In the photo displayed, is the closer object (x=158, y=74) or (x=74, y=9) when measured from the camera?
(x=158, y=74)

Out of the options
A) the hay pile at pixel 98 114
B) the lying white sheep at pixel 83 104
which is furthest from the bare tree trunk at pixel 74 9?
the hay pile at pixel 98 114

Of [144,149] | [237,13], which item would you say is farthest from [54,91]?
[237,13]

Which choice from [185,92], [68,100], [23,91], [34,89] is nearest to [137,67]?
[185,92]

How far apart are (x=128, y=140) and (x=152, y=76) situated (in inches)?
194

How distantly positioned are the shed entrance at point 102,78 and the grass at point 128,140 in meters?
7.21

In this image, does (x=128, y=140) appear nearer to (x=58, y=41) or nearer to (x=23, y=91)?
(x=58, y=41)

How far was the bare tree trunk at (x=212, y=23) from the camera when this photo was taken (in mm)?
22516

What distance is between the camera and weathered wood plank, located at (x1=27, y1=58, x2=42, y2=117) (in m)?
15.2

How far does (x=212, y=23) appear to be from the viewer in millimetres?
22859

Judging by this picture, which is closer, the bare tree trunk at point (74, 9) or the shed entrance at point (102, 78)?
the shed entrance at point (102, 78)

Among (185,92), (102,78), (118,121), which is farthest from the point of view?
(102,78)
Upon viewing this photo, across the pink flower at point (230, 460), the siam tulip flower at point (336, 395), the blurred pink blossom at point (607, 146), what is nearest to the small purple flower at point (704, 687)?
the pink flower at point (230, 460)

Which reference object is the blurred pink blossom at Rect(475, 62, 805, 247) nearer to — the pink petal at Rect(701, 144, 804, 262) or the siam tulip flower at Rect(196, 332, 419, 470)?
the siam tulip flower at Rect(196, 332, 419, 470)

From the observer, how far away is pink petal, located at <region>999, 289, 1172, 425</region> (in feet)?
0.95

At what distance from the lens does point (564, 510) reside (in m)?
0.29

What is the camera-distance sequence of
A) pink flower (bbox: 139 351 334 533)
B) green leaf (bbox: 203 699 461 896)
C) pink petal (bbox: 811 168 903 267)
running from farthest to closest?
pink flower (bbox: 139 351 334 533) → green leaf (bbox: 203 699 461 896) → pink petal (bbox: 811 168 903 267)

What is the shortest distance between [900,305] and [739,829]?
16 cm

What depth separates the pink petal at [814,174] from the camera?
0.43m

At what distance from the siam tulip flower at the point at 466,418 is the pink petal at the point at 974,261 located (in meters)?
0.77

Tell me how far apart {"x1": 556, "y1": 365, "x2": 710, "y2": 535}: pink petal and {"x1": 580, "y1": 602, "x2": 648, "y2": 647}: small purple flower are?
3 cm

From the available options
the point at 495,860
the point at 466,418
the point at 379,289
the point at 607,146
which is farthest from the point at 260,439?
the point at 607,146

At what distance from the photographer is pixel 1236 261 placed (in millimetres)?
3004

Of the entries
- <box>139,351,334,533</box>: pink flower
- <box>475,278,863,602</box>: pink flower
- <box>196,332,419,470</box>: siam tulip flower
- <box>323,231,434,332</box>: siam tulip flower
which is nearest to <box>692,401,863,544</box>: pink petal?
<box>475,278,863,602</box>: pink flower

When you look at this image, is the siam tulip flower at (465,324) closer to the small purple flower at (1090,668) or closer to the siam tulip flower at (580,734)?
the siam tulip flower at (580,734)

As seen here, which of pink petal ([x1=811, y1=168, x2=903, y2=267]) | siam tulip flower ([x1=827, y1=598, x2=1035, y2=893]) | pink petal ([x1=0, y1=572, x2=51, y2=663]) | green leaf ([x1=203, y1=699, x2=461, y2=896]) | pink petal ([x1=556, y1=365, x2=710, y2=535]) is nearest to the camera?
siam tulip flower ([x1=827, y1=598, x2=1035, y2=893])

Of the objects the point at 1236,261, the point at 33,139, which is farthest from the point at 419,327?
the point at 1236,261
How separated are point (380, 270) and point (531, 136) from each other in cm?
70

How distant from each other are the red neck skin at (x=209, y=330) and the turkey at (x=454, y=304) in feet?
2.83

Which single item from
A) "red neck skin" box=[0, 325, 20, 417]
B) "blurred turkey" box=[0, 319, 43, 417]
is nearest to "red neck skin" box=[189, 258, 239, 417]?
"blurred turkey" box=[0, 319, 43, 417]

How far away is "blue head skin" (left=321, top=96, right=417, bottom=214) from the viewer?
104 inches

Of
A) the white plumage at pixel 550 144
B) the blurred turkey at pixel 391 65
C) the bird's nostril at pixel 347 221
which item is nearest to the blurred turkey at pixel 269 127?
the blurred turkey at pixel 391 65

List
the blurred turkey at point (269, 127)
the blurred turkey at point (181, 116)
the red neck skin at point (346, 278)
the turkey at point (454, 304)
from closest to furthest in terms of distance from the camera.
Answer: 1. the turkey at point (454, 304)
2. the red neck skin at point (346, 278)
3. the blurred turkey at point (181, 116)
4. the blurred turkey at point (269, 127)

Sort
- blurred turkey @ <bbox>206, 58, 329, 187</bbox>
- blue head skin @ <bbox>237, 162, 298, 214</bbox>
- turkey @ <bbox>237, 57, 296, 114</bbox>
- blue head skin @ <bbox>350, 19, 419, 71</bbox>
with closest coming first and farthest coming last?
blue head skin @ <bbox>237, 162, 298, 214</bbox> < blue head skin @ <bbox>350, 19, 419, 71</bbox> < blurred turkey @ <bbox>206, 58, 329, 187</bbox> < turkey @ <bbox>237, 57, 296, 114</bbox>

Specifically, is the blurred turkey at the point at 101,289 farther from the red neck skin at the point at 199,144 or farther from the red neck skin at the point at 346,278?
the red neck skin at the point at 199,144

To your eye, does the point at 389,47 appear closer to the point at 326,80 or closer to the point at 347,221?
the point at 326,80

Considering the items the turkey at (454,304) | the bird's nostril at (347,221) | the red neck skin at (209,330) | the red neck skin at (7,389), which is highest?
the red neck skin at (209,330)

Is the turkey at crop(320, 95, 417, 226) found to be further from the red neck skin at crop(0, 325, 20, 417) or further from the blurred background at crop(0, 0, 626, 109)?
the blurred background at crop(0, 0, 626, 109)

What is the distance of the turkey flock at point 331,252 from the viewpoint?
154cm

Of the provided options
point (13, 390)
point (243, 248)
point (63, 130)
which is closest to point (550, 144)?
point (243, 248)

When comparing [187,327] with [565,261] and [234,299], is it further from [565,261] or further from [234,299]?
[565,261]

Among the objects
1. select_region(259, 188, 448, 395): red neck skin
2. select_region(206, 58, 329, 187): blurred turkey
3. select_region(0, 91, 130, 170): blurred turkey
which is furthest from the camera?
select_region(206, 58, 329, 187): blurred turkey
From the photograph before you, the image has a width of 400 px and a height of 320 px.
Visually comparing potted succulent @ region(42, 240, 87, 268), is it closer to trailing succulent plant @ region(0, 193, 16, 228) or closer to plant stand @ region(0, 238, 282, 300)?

PROBLEM TO SOLVE >> Print the listing above in full, exactly as it is.

COMPLETED EXERCISE >>
In the photo displayed, is the closer object (x=158, y=74) or (x=74, y=9) when measured from the camera?
(x=158, y=74)

Out of the options
A) the hay pile at pixel 98 114
B) the lying white sheep at pixel 83 104
which is furthest from the bare tree trunk at pixel 74 9?
the hay pile at pixel 98 114

Of [144,149] | [237,13], which item would you say is farthest from [54,91]?
[237,13]

Which choice from [185,92], [68,100], [23,91], [34,89] is nearest to [137,67]?
[185,92]

How far apart are (x=128, y=140) and (x=152, y=76) situated (in inches)?
194

How distantly positioned are the shed entrance at point 102,78 and the grass at point 128,140 in meters?
7.21

In this image, does (x=128, y=140) appear nearer to (x=58, y=41) or nearer to (x=23, y=91)?
(x=58, y=41)

How far was the bare tree trunk at (x=212, y=23) from the camera when this photo was taken (in mm)?
22516

What distance is between the camera and weathered wood plank, located at (x1=27, y1=58, x2=42, y2=117) (in m)?
15.2

How far does (x=212, y=23) appear to be from the viewer in millimetres?
22859

Judging by this picture, which is closer, the bare tree trunk at point (74, 9) or the shed entrance at point (102, 78)?
the shed entrance at point (102, 78)

Among (185,92), (102,78), (118,121), which is farthest from the point of view?
(102,78)
Upon viewing this photo, across the pink flower at point (230, 460), the siam tulip flower at point (336, 395), the blurred pink blossom at point (607, 146), what is nearest to the small purple flower at point (704, 687)?
the pink flower at point (230, 460)

Which reference object is the blurred pink blossom at Rect(475, 62, 805, 247) nearer to — the pink petal at Rect(701, 144, 804, 262) or the siam tulip flower at Rect(196, 332, 419, 470)?
the siam tulip flower at Rect(196, 332, 419, 470)

From the observer, how far away is pink petal, located at <region>999, 289, 1172, 425</region> (in feet)?
0.95

At what distance from the lens does point (564, 510) reside (in m)?
0.29

What is the camera-distance sequence of
A) pink flower (bbox: 139 351 334 533)
B) green leaf (bbox: 203 699 461 896)
C) pink petal (bbox: 811 168 903 267)
running from farthest to closest?
pink flower (bbox: 139 351 334 533) → green leaf (bbox: 203 699 461 896) → pink petal (bbox: 811 168 903 267)

What is the shortest distance between [900,305] and [739,829]?
16 cm

What depth separates the pink petal at [814,174] from the camera?
0.43m

At what distance from the siam tulip flower at the point at 466,418 is the pink petal at the point at 974,261 located (in meters)?
0.77

Tell me how far apart {"x1": 556, "y1": 365, "x2": 710, "y2": 535}: pink petal and {"x1": 580, "y1": 602, "x2": 648, "y2": 647}: small purple flower are?
3 cm

From the available options
the point at 495,860
the point at 466,418
the point at 379,289
the point at 607,146
which is farthest from the point at 260,439?
the point at 607,146

At what distance from the photographer is pixel 1236 261 placed (in millimetres)?
3004

Of the entries
- <box>139,351,334,533</box>: pink flower
- <box>475,278,863,602</box>: pink flower
- <box>196,332,419,470</box>: siam tulip flower
- <box>323,231,434,332</box>: siam tulip flower
which is nearest to <box>692,401,863,544</box>: pink petal?
<box>475,278,863,602</box>: pink flower

When you look at this image, is the siam tulip flower at (465,324) closer to the small purple flower at (1090,668) or closer to the siam tulip flower at (580,734)?
the siam tulip flower at (580,734)

As seen here, which of pink petal ([x1=811, y1=168, x2=903, y2=267]) | siam tulip flower ([x1=827, y1=598, x2=1035, y2=893]) | pink petal ([x1=0, y1=572, x2=51, y2=663]) | green leaf ([x1=203, y1=699, x2=461, y2=896]) | pink petal ([x1=556, y1=365, x2=710, y2=535]) is nearest to the camera?
siam tulip flower ([x1=827, y1=598, x2=1035, y2=893])

Of the objects the point at 1236,261, the point at 33,139, which is farthest from the point at 419,327?
the point at 1236,261
How separated are point (380, 270) and point (531, 136) from each other in cm?
70

How distant from each other are the red neck skin at (x=209, y=330) and the turkey at (x=454, y=304) in feet?
2.83

Which single item from
A) "red neck skin" box=[0, 325, 20, 417]
B) "blurred turkey" box=[0, 319, 43, 417]
is nearest to "red neck skin" box=[189, 258, 239, 417]?
"blurred turkey" box=[0, 319, 43, 417]

How far away is "blue head skin" (left=321, top=96, right=417, bottom=214) from the viewer?
104 inches

Of
A) the white plumage at pixel 550 144
B) the blurred turkey at pixel 391 65
C) the bird's nostril at pixel 347 221
which item is nearest to the blurred turkey at pixel 269 127?
the blurred turkey at pixel 391 65

List
the blurred turkey at point (269, 127)
the blurred turkey at point (181, 116)
the red neck skin at point (346, 278)
the turkey at point (454, 304)
from closest to furthest in terms of distance from the camera.
Answer: 1. the turkey at point (454, 304)
2. the red neck skin at point (346, 278)
3. the blurred turkey at point (181, 116)
4. the blurred turkey at point (269, 127)

Sort
- blurred turkey @ <bbox>206, 58, 329, 187</bbox>
- blue head skin @ <bbox>237, 162, 298, 214</bbox>
- turkey @ <bbox>237, 57, 296, 114</bbox>
- blue head skin @ <bbox>350, 19, 419, 71</bbox>
with closest coming first and farthest coming last?
blue head skin @ <bbox>237, 162, 298, 214</bbox> < blue head skin @ <bbox>350, 19, 419, 71</bbox> < blurred turkey @ <bbox>206, 58, 329, 187</bbox> < turkey @ <bbox>237, 57, 296, 114</bbox>

Specifically, is the blurred turkey at the point at 101,289 farther from the red neck skin at the point at 199,144 or farther from the red neck skin at the point at 346,278?
the red neck skin at the point at 199,144

To your eye, does the point at 389,47 appear closer to the point at 326,80 or closer to the point at 347,221?
the point at 326,80

Considering the items the turkey at (454,304) | the bird's nostril at (347,221) | the red neck skin at (209,330) | the red neck skin at (7,389), which is highest?
the red neck skin at (209,330)

Is the turkey at crop(320, 95, 417, 226) found to be further from the red neck skin at crop(0, 325, 20, 417) or further from the blurred background at crop(0, 0, 626, 109)?
the blurred background at crop(0, 0, 626, 109)

What is the distance of the turkey flock at point 331,252 from the viewpoint?
154cm

Of the provided options
point (13, 390)
point (243, 248)
point (63, 130)
which is closest to point (550, 144)?
point (243, 248)

When comparing [187,327] with [565,261] and [234,299], is it further from [565,261] or further from [234,299]?
[565,261]

Among the objects
1. select_region(259, 188, 448, 395): red neck skin
2. select_region(206, 58, 329, 187): blurred turkey
3. select_region(0, 91, 130, 170): blurred turkey
which is furthest from the camera?
select_region(206, 58, 329, 187): blurred turkey
From the photograph before you, the image has a width of 400 px and a height of 320 px.
Visually comparing potted succulent @ region(42, 240, 87, 268), is it closer to trailing succulent plant @ region(0, 193, 16, 228) or closer to plant stand @ region(0, 238, 282, 300)?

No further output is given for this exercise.